We have demonstrated a successful ESN-based framework for the task of continuous gesture recognition. We introduced a scheme for the meaningful segmentation of gestures in a stream of sensor values and their mapping to labels to establish a reasonable evaluation scheme. This way, we laid the foundation for future IMU data collections. We presented the parametrization of an ESN for optimal classification and evaluated our system on individual subjects. Although we highlighted the inter-subject variability as an influential factor for classification, our system achieved overall an accuracy of 85% with notably few standard deviation.

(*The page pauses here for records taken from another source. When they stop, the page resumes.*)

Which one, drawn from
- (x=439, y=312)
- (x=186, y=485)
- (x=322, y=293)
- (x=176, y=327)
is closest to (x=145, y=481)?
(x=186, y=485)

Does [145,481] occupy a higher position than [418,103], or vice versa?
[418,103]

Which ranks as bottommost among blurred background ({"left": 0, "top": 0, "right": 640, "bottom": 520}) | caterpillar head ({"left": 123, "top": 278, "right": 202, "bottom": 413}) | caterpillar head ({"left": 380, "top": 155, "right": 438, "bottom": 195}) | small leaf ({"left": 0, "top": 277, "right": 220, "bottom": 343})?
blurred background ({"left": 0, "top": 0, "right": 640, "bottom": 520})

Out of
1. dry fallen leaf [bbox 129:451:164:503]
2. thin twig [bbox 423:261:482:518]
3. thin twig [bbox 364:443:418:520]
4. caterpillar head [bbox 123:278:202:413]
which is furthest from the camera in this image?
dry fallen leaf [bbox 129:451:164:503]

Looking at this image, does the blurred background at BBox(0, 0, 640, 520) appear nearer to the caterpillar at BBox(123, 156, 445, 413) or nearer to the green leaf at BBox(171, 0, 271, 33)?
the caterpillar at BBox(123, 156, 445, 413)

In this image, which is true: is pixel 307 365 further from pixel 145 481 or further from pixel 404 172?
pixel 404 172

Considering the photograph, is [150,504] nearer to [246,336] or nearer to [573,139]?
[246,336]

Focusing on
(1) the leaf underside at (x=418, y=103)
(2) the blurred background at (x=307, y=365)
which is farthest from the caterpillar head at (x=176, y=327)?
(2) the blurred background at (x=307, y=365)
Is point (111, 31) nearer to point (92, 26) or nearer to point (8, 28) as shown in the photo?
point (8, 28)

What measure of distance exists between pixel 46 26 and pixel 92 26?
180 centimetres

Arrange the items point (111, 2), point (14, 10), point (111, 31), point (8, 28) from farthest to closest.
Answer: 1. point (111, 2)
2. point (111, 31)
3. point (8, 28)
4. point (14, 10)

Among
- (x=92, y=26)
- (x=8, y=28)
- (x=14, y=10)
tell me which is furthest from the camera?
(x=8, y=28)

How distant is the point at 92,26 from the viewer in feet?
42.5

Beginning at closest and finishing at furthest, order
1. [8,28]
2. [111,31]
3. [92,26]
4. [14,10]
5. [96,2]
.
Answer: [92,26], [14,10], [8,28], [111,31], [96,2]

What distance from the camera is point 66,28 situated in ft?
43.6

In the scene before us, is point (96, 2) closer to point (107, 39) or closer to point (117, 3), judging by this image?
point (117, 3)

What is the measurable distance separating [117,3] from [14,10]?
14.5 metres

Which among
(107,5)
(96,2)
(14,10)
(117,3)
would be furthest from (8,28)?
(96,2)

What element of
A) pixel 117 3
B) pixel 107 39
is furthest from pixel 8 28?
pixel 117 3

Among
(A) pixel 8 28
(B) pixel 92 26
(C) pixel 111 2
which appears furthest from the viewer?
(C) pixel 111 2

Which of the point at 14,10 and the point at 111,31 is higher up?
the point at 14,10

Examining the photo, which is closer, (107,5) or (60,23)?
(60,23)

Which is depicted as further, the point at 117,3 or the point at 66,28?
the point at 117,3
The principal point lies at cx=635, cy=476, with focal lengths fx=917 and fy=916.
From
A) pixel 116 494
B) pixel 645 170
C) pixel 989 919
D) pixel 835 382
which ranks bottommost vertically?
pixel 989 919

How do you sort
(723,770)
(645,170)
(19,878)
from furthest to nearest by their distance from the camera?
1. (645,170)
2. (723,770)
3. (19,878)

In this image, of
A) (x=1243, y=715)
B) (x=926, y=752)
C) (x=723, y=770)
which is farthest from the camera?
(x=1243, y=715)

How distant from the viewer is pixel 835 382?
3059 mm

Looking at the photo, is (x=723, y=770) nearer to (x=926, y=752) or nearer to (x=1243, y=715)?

From our experiments, we propose some ideas for future applications which would improve our system. First, we are aware that our dataset is rather small compared to common gesture benchmark datasets used in machine learning. Although IMU data is used for different applications, no other, probably bigger, dataset is publicly available. Therefore, we provide our IMU dataset along with our implementation to encourage further explorations on the data including our segmentation scheme as well as analysis on the ESN model. Regarding the ESN we think of an additional online learning phase for newly introduced people to increase the system adaptability. We also recommend revising our segmentation process to be independent on the zero activity condition applied so far. For future application, the No-Gesture condition should be removed by a mechanism which can better distinguish between a meaningful gesture and some random movements. Finally, the emergence of deep reservoir architectures [4] offer opportunities to investigate the timescale properties of gestures, which would probably help solving the subgesture problem as we highlighted for some of our gestures, and to analyse those networks regarding their capability to cope with inter-subject variability, still a dominant factor influencing the performance in gesture recognition systems.